The United States Internal Revenue Service (IRS) announced on Tuesday the launch of an expedited process designed to make it easier for financially distressed homeowners to avoid having a federal tax lien block refinancing of mortgages or the sale of a home.
The IRS stated that taxpayers now have a number of options if they are looking to refinance or sell a home and there is a federal tax lien filed. Under the scheme, taxpayers or their representatives, such as their lenders, may request that: the IRS make a tax lien secondary to the lien by the lending institution that is refinancing or restructuring a loan; and may request that the IRS discharge its claim if the home is being sold for less than the amount of the mortgage lien under certain circumstances.
The process to request a discharge or a subordination of a tax lien takes approximately 30 days after the submission of the completed application, but the IRS has pledged to speed those requests in wake of the economic downturn.

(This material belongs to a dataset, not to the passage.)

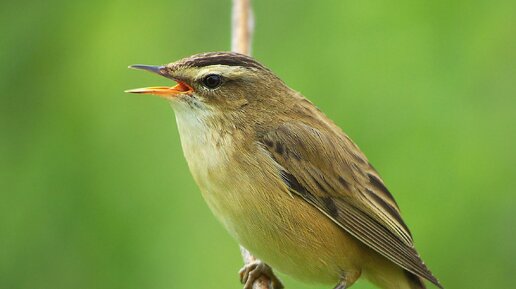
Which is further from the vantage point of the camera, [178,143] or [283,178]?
[178,143]

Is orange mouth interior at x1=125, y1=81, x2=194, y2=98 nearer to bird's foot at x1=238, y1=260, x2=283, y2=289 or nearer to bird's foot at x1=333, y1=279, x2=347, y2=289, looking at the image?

“We don’t want the IRS to be a barrier to people saving or selling their homes. We want to raise awareness of these lien options and to speed our decision-making process so people can refinance their mortgages or sell their homes,” said Doug Shulman, IRS commissioner.
“We realize these are difficult times for many Americans. We will ensure we have the resources in place to resolve these issues quickly and homeowners can complete their transactions," Shulman added.
Filing a Notice of Federal Tax Lien is a formal process by which the government makes a legal claim to property as security or payment for a tax debt. It serves as a public notice to other creditors that the government has a claim on the property.
In some cases, a federal tax lien can be made secondary to another lien, such as a lending institution’s, if the IRS determines that taking a secondary position ultimately will help with collection of the tax debt. That process is called subordination. Taxpayers or their representatives may apply for a subordination of a federal tax lien if they are refinancing or restructuring their mortgage. Without lien subordination, taxpayers may be unable to borrow funds or reduce their payments. Lending institutions generally want their lien to have priority on the home being used as collateral.
Taxpayers or their representatives may apply for a certificate of discharge of a tax lien if they are giving up ownership of the property, such as selling the property, at an amount less than the mortgage lien if the mortgage lien is senior to the tax lien. The IRS may also issue a certificate of discharge in other circumstances if the taxpayer has sufficient equity in other assets, can substitute other assets, or is able to pay the IRS its equity in the property. Without a tax lien discharge, the taxpayer may be unable to complete the home ownership change and the ownership title will remain clouded.
The IRS also urges taxpayers to contact the agency’s Collection Advisory Group early in the home sale or refinancing process so that it can begin work on their requests.
Currently, there are more than 1 million federal tax liens outstanding tied to both real and personal property. The IRS issues more than 600,000 federal tax lien notices annually.